Parallel search using collections in distributed locations

FCS symbol picture

The CLARIN Federated Content Search (CLARIN FCS) allows a corpus search independent from the specifications of search engines and storage locations of the resources at different CLARIN centers. To enable interaction with the search engines, each center implements a standard application interface, that technically is a Contextual Query Language (CQL) interface based on Search Retrieve via URL (SRU) protocol.

The FCS Aggregator collects and visualizes the search results through a web interface. It also makes it possible to perform a search over various search engines. In the next step, the results can be lingusitically processed, for example in an automatic analysis by using tools in Weblicht.

Especially relevant for

  • Linguists
  • Computerlinguists

Starting point:

A query, for example a word or a phrase.

Task:

Distributed search in a wide range of corpora independent from their storage locations. Besides, multiple search engines of the CLARIN-D centers are needed.

Solution:

Use the CLARIN Federated Content Search via Aggregator and send the results to Weblicht for further linguistic processing.
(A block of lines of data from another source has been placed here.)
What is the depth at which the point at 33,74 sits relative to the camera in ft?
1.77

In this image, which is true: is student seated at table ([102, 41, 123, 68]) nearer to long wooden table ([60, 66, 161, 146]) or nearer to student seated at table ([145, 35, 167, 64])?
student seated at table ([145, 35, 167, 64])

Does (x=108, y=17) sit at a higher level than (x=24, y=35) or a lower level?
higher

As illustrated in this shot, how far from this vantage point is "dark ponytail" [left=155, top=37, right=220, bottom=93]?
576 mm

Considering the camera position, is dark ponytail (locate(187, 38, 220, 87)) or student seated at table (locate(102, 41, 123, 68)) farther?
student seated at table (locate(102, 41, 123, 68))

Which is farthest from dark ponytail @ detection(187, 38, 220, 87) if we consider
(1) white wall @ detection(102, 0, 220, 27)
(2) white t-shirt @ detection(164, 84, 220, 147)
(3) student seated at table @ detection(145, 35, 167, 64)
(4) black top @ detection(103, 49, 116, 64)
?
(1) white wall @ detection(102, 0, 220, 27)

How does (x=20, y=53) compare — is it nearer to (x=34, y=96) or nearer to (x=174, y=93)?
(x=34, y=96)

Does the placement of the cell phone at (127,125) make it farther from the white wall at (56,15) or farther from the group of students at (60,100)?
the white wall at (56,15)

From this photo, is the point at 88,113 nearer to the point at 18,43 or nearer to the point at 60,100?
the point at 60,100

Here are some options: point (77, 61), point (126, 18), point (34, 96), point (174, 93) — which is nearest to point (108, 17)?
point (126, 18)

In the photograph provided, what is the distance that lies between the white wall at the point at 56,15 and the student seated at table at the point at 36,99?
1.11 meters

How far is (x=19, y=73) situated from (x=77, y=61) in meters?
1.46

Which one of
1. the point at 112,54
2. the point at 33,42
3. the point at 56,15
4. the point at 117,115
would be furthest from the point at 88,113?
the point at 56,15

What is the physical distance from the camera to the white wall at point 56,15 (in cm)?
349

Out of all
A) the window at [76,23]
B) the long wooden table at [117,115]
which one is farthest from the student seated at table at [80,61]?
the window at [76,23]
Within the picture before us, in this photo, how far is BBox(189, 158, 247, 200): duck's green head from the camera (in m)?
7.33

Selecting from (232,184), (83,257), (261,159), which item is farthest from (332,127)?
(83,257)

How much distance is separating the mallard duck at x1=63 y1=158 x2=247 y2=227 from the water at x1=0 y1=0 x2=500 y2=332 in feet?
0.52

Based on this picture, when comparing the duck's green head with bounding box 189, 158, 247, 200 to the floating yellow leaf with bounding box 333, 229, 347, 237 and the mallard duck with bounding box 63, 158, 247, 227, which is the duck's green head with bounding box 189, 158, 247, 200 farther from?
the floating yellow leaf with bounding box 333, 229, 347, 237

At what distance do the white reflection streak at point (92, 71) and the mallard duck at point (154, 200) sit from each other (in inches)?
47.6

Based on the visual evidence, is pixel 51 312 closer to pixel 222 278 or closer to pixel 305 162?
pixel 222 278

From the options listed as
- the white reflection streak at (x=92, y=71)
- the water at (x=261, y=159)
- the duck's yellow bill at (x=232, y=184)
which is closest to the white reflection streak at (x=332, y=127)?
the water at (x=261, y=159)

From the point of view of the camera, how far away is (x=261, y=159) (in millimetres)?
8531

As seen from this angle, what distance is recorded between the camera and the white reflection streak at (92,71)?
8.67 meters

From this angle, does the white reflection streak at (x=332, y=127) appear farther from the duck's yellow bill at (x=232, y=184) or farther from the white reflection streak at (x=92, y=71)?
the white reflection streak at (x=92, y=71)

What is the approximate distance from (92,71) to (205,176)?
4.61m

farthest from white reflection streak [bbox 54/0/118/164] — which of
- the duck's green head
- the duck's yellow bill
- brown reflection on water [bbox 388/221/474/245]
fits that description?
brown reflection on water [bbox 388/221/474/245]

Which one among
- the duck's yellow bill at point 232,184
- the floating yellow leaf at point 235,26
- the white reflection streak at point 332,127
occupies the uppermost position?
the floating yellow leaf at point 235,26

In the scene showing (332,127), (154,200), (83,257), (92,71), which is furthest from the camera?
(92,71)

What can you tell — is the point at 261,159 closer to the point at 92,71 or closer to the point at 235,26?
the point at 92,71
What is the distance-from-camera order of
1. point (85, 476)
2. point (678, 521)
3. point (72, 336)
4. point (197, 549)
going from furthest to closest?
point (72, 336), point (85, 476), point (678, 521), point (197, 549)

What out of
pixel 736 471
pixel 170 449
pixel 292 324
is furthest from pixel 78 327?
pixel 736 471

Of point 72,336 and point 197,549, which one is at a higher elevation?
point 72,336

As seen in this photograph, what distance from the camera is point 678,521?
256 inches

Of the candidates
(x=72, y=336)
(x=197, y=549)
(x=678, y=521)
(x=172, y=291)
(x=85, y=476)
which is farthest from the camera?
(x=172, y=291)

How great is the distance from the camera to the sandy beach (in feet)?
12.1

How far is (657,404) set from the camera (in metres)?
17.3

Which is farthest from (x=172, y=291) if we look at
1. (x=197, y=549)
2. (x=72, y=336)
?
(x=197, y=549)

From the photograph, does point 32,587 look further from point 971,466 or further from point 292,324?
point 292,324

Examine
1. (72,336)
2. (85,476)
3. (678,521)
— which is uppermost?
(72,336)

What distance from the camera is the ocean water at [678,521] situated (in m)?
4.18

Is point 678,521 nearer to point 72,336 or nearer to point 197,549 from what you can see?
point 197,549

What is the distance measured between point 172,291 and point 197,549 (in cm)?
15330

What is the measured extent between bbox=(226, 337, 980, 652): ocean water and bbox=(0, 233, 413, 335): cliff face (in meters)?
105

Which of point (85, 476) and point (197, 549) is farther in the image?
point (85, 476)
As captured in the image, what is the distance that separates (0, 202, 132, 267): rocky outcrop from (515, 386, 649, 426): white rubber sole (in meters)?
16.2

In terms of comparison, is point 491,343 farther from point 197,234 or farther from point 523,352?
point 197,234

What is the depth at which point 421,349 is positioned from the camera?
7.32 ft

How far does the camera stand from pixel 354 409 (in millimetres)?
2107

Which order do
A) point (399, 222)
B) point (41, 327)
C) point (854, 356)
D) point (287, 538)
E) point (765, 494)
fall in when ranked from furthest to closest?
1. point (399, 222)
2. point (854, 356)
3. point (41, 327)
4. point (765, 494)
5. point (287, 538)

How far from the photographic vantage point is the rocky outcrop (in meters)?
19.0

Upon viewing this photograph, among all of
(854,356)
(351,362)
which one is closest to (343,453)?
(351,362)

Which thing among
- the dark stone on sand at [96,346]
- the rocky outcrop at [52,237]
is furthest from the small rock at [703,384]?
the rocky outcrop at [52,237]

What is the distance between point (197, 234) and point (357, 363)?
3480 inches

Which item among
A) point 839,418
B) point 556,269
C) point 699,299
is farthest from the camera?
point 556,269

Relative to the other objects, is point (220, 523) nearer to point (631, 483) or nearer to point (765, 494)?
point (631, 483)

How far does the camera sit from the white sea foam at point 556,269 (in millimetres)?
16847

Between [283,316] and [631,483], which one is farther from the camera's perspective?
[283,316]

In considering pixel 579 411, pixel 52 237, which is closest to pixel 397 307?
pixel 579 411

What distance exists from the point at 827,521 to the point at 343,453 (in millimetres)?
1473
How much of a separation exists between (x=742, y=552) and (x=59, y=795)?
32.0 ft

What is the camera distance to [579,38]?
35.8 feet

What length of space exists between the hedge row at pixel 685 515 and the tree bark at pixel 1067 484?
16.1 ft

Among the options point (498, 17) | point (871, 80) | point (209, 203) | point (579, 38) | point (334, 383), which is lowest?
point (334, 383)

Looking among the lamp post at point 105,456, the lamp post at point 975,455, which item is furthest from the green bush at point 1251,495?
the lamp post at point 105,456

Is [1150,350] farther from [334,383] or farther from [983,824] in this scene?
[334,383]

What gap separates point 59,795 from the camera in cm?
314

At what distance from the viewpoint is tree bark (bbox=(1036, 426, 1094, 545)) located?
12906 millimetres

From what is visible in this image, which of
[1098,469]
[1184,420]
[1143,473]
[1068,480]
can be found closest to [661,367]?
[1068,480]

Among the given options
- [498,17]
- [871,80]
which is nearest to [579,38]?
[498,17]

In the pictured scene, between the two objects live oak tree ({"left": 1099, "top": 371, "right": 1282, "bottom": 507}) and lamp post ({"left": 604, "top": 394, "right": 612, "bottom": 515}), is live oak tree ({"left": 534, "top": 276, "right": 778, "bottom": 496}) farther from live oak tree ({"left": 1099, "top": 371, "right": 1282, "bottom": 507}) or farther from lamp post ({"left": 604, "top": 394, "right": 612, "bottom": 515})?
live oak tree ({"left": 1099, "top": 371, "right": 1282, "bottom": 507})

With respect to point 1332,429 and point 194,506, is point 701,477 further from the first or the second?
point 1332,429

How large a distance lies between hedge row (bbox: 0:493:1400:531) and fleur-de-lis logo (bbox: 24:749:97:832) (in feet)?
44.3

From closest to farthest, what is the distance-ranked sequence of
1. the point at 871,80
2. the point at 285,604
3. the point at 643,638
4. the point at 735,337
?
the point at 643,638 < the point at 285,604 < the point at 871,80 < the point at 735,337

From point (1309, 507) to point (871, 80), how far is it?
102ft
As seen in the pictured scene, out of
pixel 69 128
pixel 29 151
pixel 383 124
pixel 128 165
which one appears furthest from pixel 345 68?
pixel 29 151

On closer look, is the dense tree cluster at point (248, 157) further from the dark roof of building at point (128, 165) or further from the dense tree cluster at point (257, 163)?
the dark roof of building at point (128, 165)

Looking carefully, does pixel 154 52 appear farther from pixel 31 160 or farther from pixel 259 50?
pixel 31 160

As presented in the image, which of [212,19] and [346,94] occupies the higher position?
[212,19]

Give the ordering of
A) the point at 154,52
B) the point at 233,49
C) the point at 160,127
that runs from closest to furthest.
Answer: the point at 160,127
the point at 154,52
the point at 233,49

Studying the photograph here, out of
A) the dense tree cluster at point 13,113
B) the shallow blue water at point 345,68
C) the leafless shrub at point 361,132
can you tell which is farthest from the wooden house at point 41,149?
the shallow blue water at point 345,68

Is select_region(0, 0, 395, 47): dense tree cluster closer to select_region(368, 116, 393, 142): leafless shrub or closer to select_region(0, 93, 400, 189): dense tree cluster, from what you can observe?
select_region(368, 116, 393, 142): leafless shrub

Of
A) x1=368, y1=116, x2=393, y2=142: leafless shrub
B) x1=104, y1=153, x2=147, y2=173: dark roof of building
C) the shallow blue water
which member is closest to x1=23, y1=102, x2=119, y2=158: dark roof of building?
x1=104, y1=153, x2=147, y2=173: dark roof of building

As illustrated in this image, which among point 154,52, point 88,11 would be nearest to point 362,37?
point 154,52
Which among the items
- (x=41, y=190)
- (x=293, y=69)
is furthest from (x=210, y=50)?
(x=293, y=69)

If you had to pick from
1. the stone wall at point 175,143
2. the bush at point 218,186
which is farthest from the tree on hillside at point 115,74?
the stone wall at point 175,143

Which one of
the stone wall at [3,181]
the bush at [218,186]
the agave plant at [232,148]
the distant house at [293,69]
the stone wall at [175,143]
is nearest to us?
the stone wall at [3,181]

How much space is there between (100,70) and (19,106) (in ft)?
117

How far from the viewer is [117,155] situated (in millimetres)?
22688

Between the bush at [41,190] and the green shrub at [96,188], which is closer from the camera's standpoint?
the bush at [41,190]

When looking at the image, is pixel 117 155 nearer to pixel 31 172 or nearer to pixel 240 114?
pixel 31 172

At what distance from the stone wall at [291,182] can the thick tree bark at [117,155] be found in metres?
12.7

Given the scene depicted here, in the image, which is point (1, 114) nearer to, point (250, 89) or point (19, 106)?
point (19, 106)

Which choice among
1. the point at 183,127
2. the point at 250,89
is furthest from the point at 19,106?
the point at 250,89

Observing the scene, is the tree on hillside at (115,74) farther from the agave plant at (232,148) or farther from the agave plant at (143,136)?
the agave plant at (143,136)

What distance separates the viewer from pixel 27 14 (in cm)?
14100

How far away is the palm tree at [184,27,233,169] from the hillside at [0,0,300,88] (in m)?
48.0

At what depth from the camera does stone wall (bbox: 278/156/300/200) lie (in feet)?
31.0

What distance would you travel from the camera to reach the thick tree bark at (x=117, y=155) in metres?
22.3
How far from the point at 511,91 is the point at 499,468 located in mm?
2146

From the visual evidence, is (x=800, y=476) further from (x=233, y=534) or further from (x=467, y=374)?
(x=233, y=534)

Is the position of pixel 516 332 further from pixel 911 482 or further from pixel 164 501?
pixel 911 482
Related CLARIN-D tools and services:

A short guide on how to perform a distributed search and process the search results using the CLARIN-D Infrastructure

How to use CLARIN Federated Content Search Aggregator

  • Go to Aggregator [https://clarin.eu/contentsearch/]
  • Type in a query, for example Prinz (prince in German) and click the search button with the magnifying glas symbol on the right side. You should ideally refine the query by choosing the resource language and corpora. Besides, you can also change the number of results per corpus.
  • To represent the results in KWIC (Key Word in Context) format, click on the „Display as Key Word in Context“ button.
  • The results can be downloaded in various formats (CSV, Excel, TCF, plain text). Firstly, click on "Download" and then choose a desired format.
  • You can retrieve more results from a corpus by clicking on the "View" button (eye symbol) and then "... More Results".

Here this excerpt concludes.